The specific length of time that Hrothgar, his men and Beowulf’s men wait for Beowulf to return is not provided by the poem. We know that the expedition to track Grendel’s mother and find Aeschere's body likely begins in the early morning, as Beowulf is summoned by Hrothgar at daybreak. We are told that, after reaching the lake, Beowulf takes a large portion of the day to make his descent to the cavern in which Grendel’s mother awaits him, but it is unclear whether we are meant to take that line as literal, given the impossibility of him remaining under water for a large portion of the day, or as a hyperbole. Finally, we know that Hrothgar and the Scyldings leave the lake’s shore at the ninth hour of the day, which likely means 3:00 pm (nine hours after 6:00 am). We do not know how long the Geats remain waiting after the Scyldings leave. However, if we presume that the journey to pursue Grendel’s mother takes some time to assemble, and that reaching the lake while tracking the passage of Grendel’s mother also takes some time, we would probably not be out of line to guess that the search party reaches the lake between 8:00 and 10:00 am. This would mean that the Scyldings likely wait at least five hours for Beowulf to return, with the Geats remaining some undetermined time longer.

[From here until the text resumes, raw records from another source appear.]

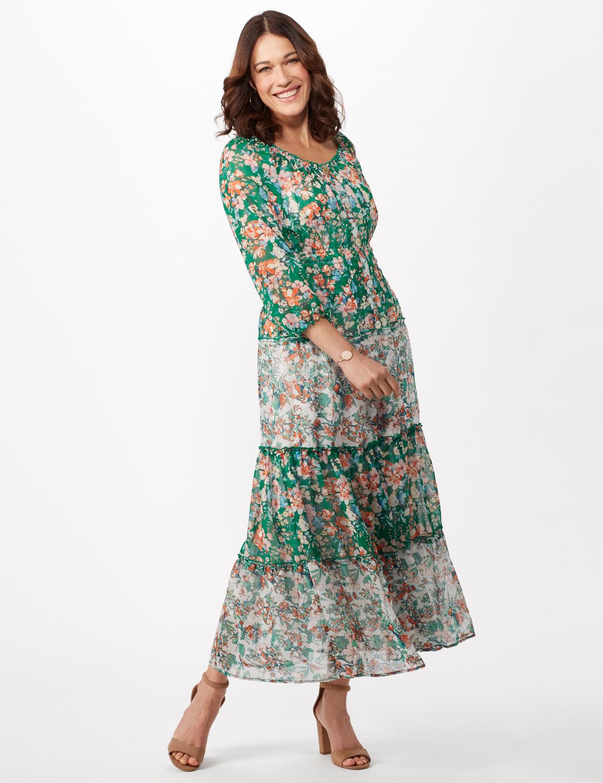 Chiffon Mixed Print Peasant Dress -Green/Pink - Front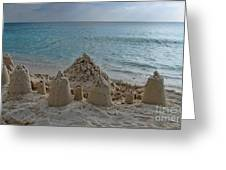 Castles In The Sand Greeting Card by Peggy J Hughes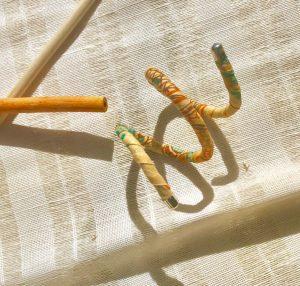 Handmade Ankara Spiral cuff from Tribal Marks by 'Dami - warm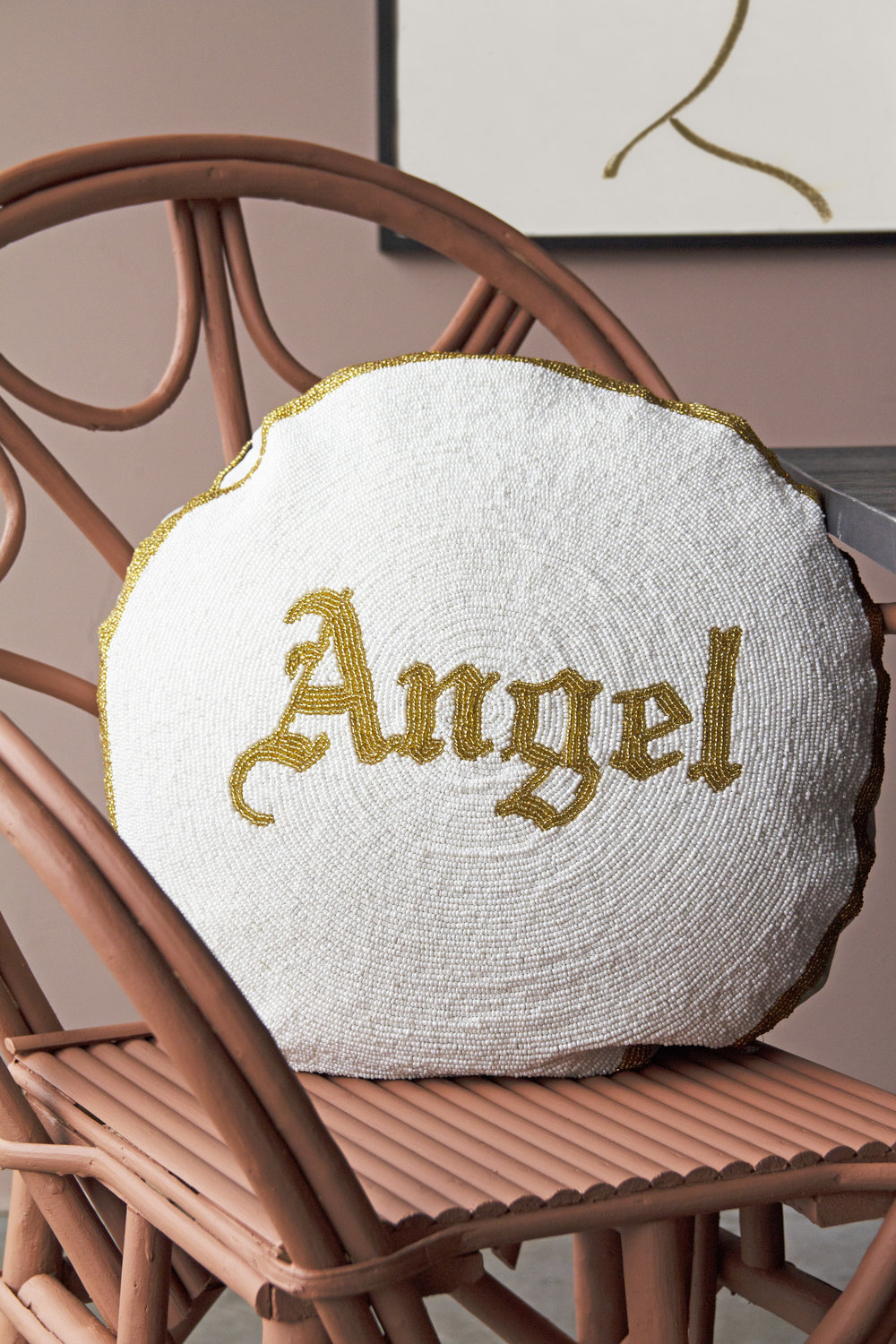 rockettstgeorge_beaded_angel_cushion_devil_lifestyle_highres.jpg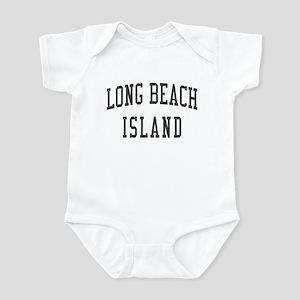 Long Beach Island New Jersey NJ Black Infant Bodys
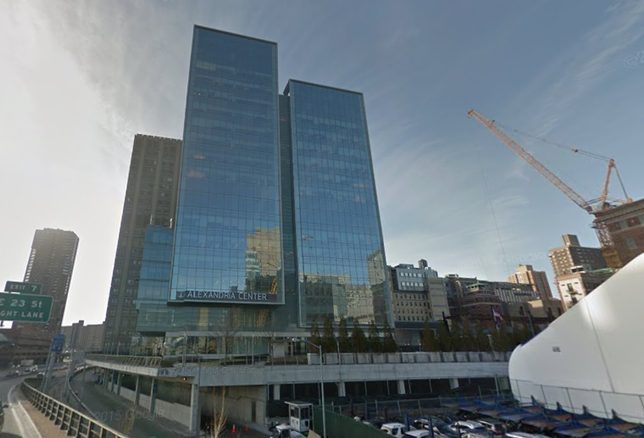 Alexandria Center For Life Science Leases Incubator Space, Plans Bigger Third Tower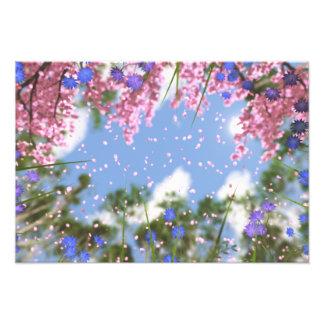 Impressão da foto dos chás de abril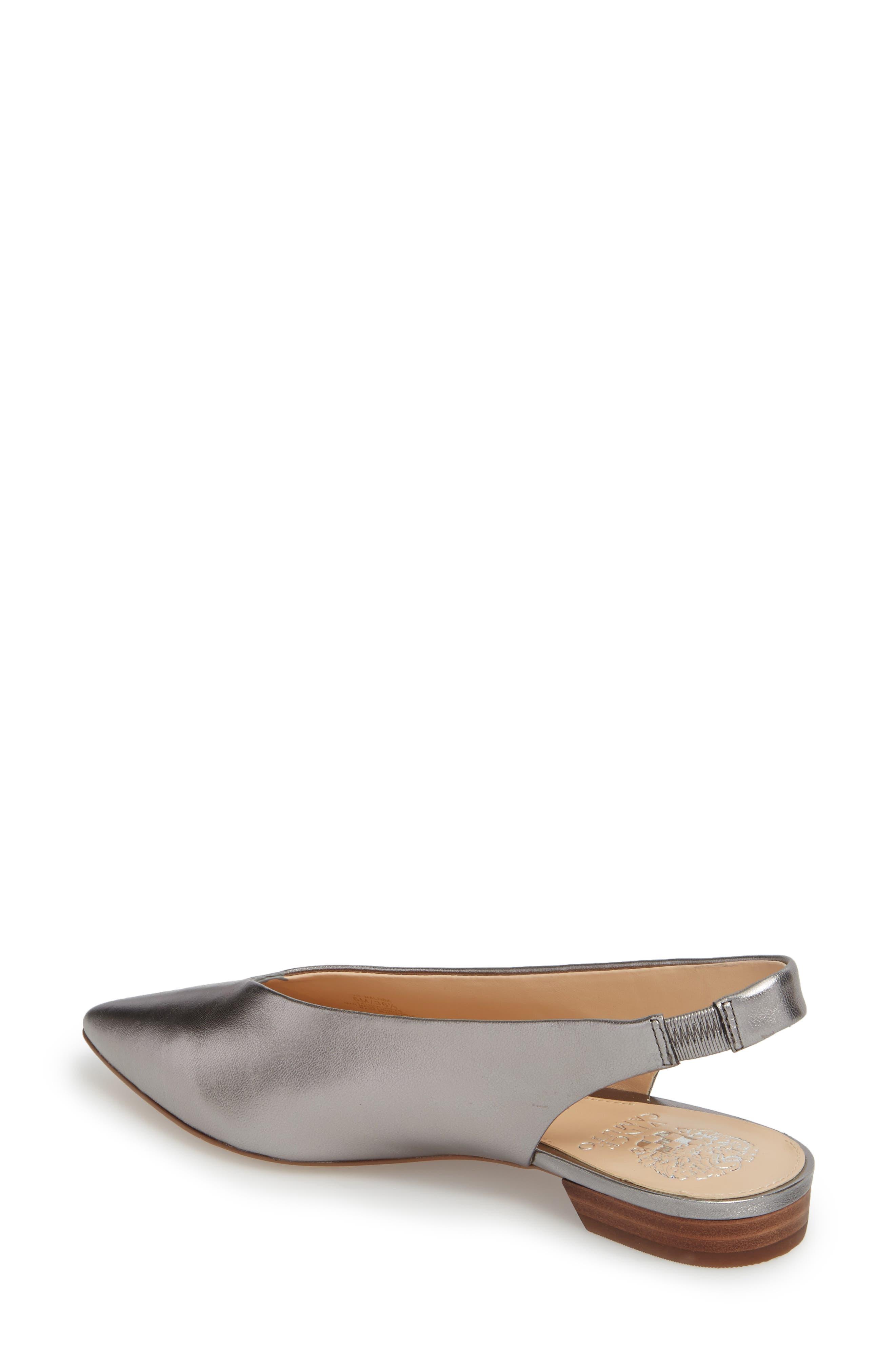 Matilda Slingback Flat,                             Alternate thumbnail 2, color,                             Radiant Silver Leather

Even a conservative estimate of the time for which the Scyldings and the Geats await Beowulf’s return is problematic with respect to what we would expect to be a plausible time frame for the physical accomplishments of Beowulf, first in swimming down to the lair of Grendel’s mother, then in fighting and defeating her. One idea of how to resolve this apparent time discrepancy is to interpret the time references to be symbolic of something taking a long time rather than referring to actual measures of time. Another interpretation is that once Beowulf sinks below the surface of the lake, time for him moves differently than for those waiting for him on the shore.

Regardless of how we calculate the time or interpret what the specific time references might mean, we know that those waiting hold their vigil for a long enough time that the Scyldings give up hope and leave the shore, believing Beowulf to be dead. And we know that the Geats wait longer but in sorrow, for although they wish for his return, they do not appear to truly believe that he will return. But even in sorrow, the Geats do wait for Beowulf, and that wait, however long, and their hope beyond what might have been reasonable to hope, is rewarded.